YOUR TASK -> An exact copy of every record, without the pictures, is what should come back.

Stored data entries

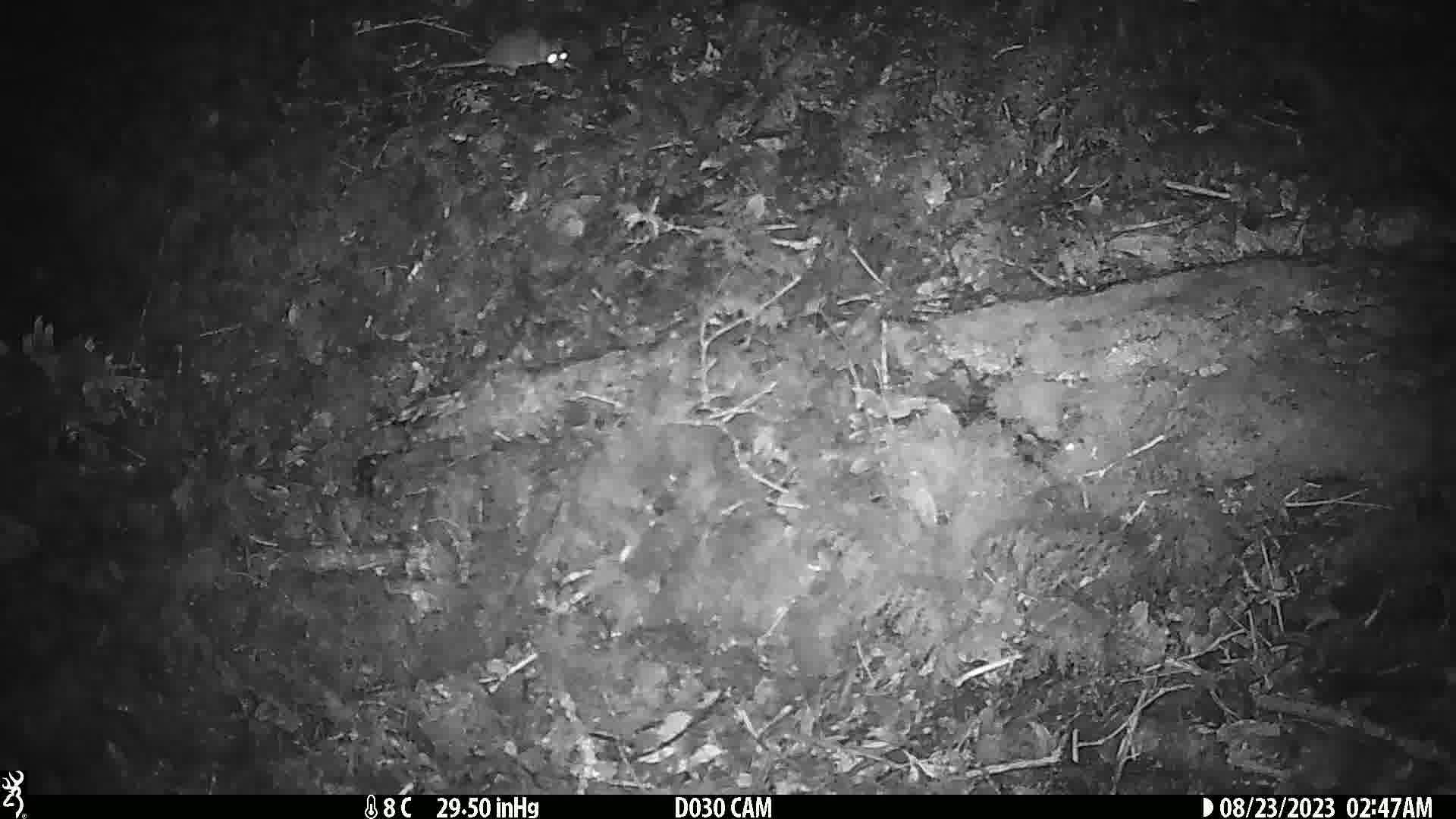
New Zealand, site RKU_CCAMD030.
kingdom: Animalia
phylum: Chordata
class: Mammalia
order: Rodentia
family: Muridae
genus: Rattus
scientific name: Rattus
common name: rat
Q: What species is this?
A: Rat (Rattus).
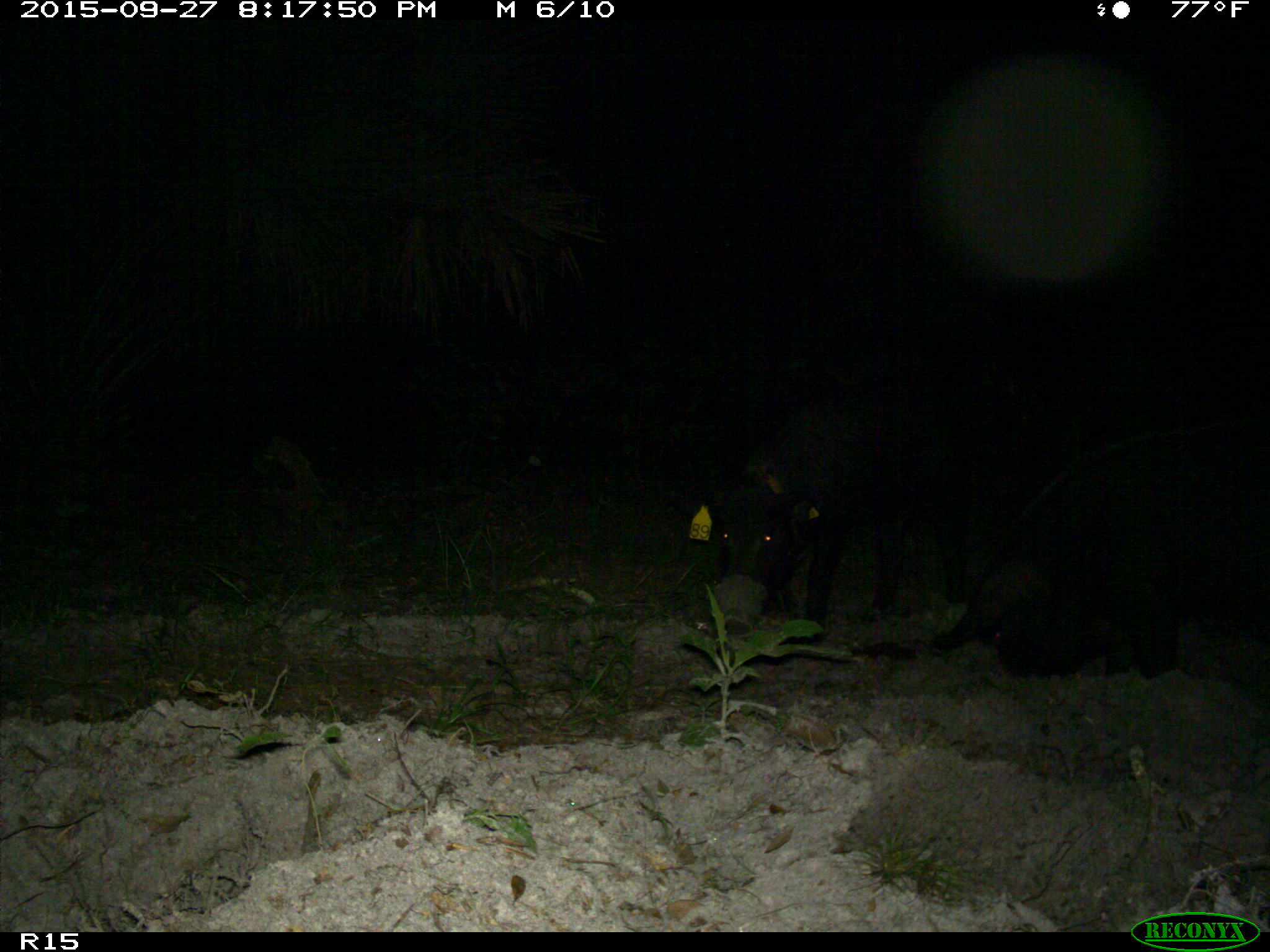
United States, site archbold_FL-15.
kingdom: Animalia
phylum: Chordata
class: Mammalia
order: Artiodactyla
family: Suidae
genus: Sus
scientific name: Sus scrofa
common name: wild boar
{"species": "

WORKED SOLUTION ->
New Zealand, site RKU_CCAMD030.
kingdom: Animalia
phylum: Chordata
class: Mammalia
order: Rodentia
family: Muridae
genus: Rattus
scientific name: Rattus
common name: rat
Q: What species is this?
A: Rat (Rattus).
United States, site archbold_FL-15.
kingdom: Animalia
phylum: Chordata
class: Mammalia
order: Artiodactyla
family: Suidae
genus: Sus
scientific name: Sus scrofa
common name: wild boar
{"species": "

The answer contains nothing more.